Newton's method and Fisher scoring for fitting GLMs

Generalized linear models are flexible tools for modeling various response disributions. This post covers one common way of fitting them.

Introduction

Suppose we have a statistical model with log-likelihood $\ell(\theta)$, where $\theta$ is the parameter (or parameter vector) of interest. In maximum likelihood estimation, we seek to find the value of $\theta$ that maximizes the log-likelihood:

\[\ell_n(\theta) = \sum\limits_{i=1}^n \log f(x_i; \theta)\] \[\hat{\theta}_{\text{MLE}} = \text{arg}\max_{\theta} \ell_n(\theta)\]

There are many ways to solve this optimization problem.

Newton’s Method

One simple numerical method for finding the maximizer is called Newton’s Method. This method essentially uses the local curvature of the log-likelihood function to iteratively find a maximum.

The derivation of Newton’s method only requires a simple Taylor expansion. Below, we focus on the univeriate case (i.e., $\theta \in \mathbb{R}$), but all results can be easily extended to the multivariate case.

Recall that the first derivative of the log-likelihood function, $\ell’(\theta)$, is called the score function. For any given initial guess of the value of $\theta$, call it $\theta_0$, we can perform a second-order Taylor expansion around this value:

\[\ell'(\theta) \approx \ell'(\theta_0) + \ell''(\theta_0) (\theta - \theta_0).\]

At the value of $\theta$ that maximizes the loglikelihood, $\theta^*$, we know that the derivative of the log-likelihood is zero, $\ell’(\theta^*) = 0$ (this is usually true under some mild regularity conditions, such as the maximizer not being at the edge of the support). Thus, if we plug in $\theta = \theta^*$ to our expansion, we have

\begin{align} &\ell’(\theta^*) = 0 \approx \ell’(\theta_0) + \ell’’(\theta_0) (\theta^* - \theta_0) \\ \implies & \theta^* \approx \theta_0 - \frac{\ell’(\theta_0)}{\ell’’(\theta_0)}. \end{align}

This is known as Newton’s method. Specifically, the algorithm proceeds as follows:

Initialize $\theta_0$ to a random value.
Until converged, repeat: update $\theta_t = \theta_{t-1} - \frac{\ell’(\theta_{t-1})}{\ell’’(\theta_{t-1})}$

As we can see, Newton’s Method is essentially fitting a parabola to the current location of the log-likelihood function, then taking the minmium of that quadratic to be the next value of $\theta$.
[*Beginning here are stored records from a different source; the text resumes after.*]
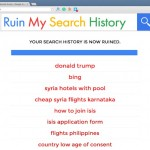 ruin-my-search-history
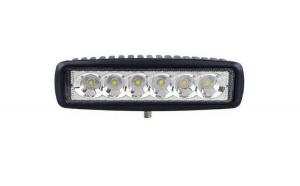 Proiector LED Offroad 18W/12V-24V 1320 Lumeni Lungime 16 S.B.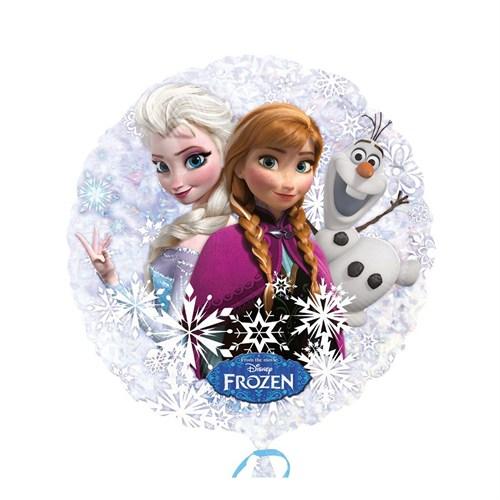 KullanAtMarket Frozen Folyo Balon 53 Cm 1 Adet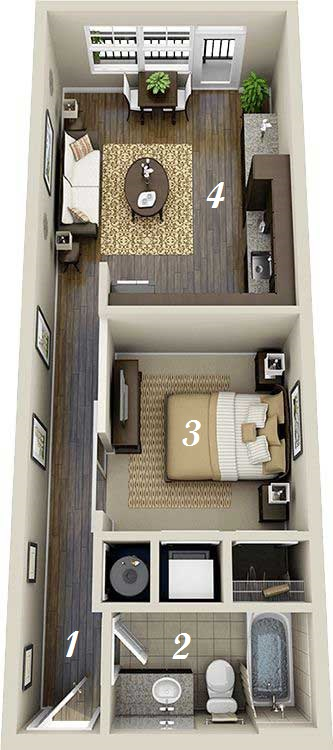 rectangular apartment design plan
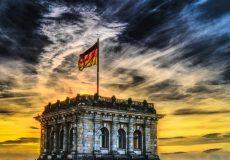 German Speaking Travel Account Development Executive London – up to £25k + benefits (PTR 3141)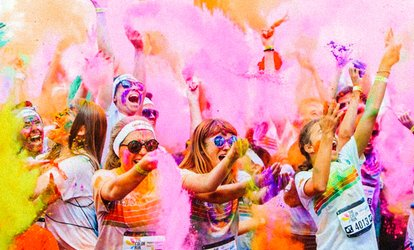 image for The Color Run™ on 8th July at Wembley Park (Up to 25% Off)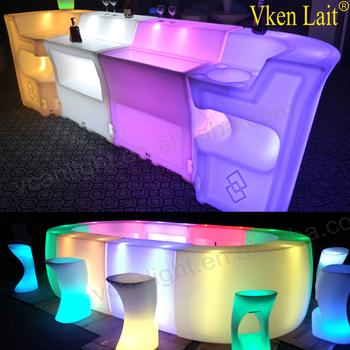 Verlichte Plastic Afstandsbediening Led Drankjes Bar Met Verlichting ...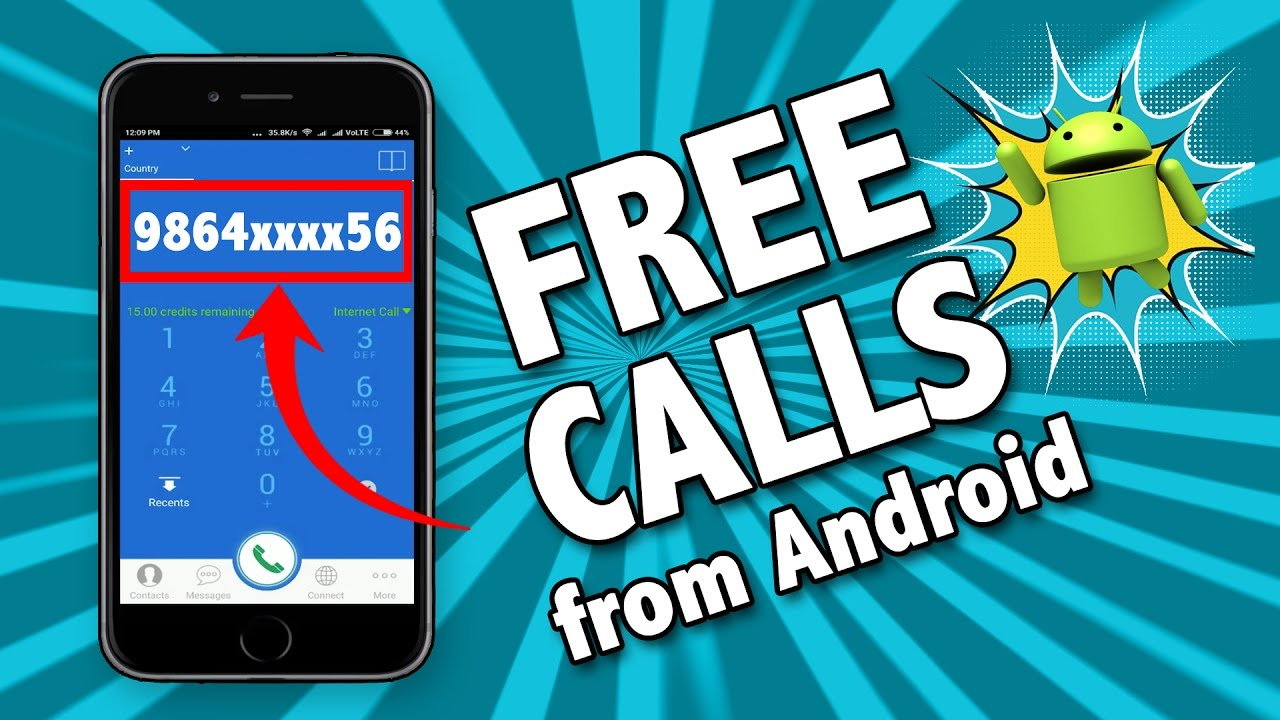 Free Phone Unlimited Minutes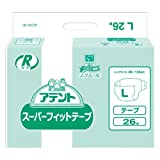 elleair(エリエール) 業務用 アテント Rケア スーパーフィットテープ L26枚 3個(1ケース)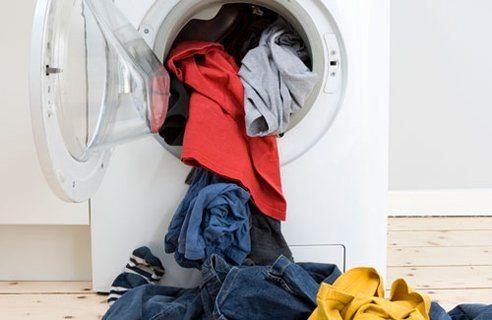 A mosógép nem mossa jól a dolgokat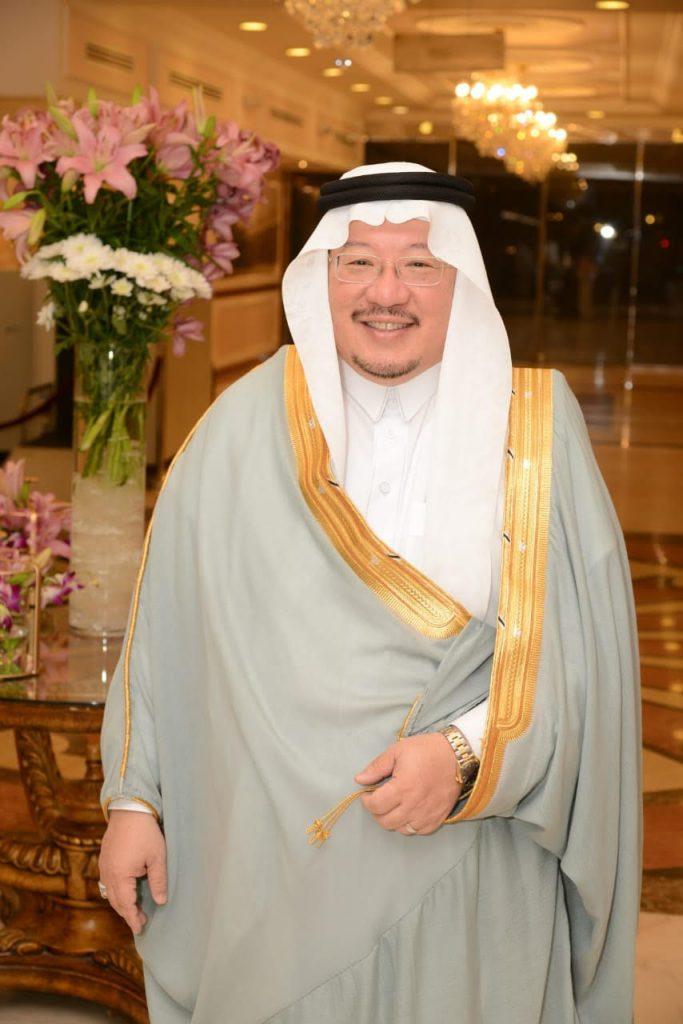 العالي يحتفل بزواجه على ابنة الشيخ صديق فارسي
One downside of this method is that it assumes that $\ell’’(\theta)$ is invertible, which may not always be the case. In the next section, we’ll see a method that remedies this issue.

Fisher scoring

Fisher scoring is has the same form as Newton’s Method, but instead of the observed second derivative, it uses the expectation of this second derivative, a quantity that is also known as the Fisher Information. The update then looks like:

\[\theta_t = \theta_{t-1} - \frac{\ell'(\theta_0)}{\mathbb{E}[\ell''(\theta_0)]}.\]

The benefit of this method is that $\mathbb{E}[\ell’’(\theta_0)]$ is guaranteed to be positive (or a positive definite matrix in the multivariate case).

Relating Newton’s method to Fisher scoring

A key insight is that Newton’s Method and the Fisher Scoring method are identical when the data come from a distribution in canonical exponential form. Recall that $f$ is in the exponential family form if it has the form

\[f(x) = \exp\left\{ \frac{\eta(\theta(x))x - b(\theta(x))}{a(\phi)} + c(x, \phi) \right\}.\]

The “canonical” form occurs when $\eta(\theta) = \theta$, and so

\[f(x) = \exp\left\{ \frac{\theta(x)x - b(\theta(x))}{a(\phi)} + c(x, \phi) \right\}.\]

The $\log$ density is

\[\log f(x) = \frac{\theta(x)x - b(\theta(x))}{a(\phi)} + c(x, \phi)\]

and the first and second derivatives with respect to $\theta$ are then

\begin{align} \frac{\partial \log f}{\partial \theta} &= \frac{x - b’(\theta(x))}{a(\phi)} \\ \frac{\partial^2 \log f}{\partial \theta^2} &= \frac{-b’’(\theta(x))}{a(\phi)}. \\ \end{align}

In canonical exponential distributions, the second derivative of $b(\theta)$ wrt $\theta$ is also the Fisher information. This can be seen by inspecting the definition of the Fisher information: it is defined as $\mathcal{I} = -\mathbb{E}[\nabla^2 \log f(x)]$. We saw above that this evaluates to $\mathbb{E}[- A’’(\theta)]$. The expression inside the expectation is constant with respect to $f(x)$, so we have $\mathcal{I} = - b’’(\theta)$, and this implies that the observed second derivative is identical to the expected second derivative. Thus, in the case of canonical exponential forms, Newton’s Method and Fisher Scoring are the same.

Generalized linear models

An important application in which these methods play a big role is in fitting generalized linear models (GLMs). As the name suggests, GLMs are a generalization of traditional linear models where the responses are allowed to come from different types of distributions. GLMs are typically written as

\[g(\mu(x)) = X^\top \beta\]

where $\mu(x) = \mathbb{E}[Y | X = x]$ is called the “regression function”, and $g$ is called the “link function”. In GLMs, we assume the conditional density $Y | X = x$ belongs to the exponential family:

\[f(y|x) = \exp\left\{ \frac{\theta(x)y + b(\theta(x))}{a(\phi)} + c(y, \phi) \right\}.\]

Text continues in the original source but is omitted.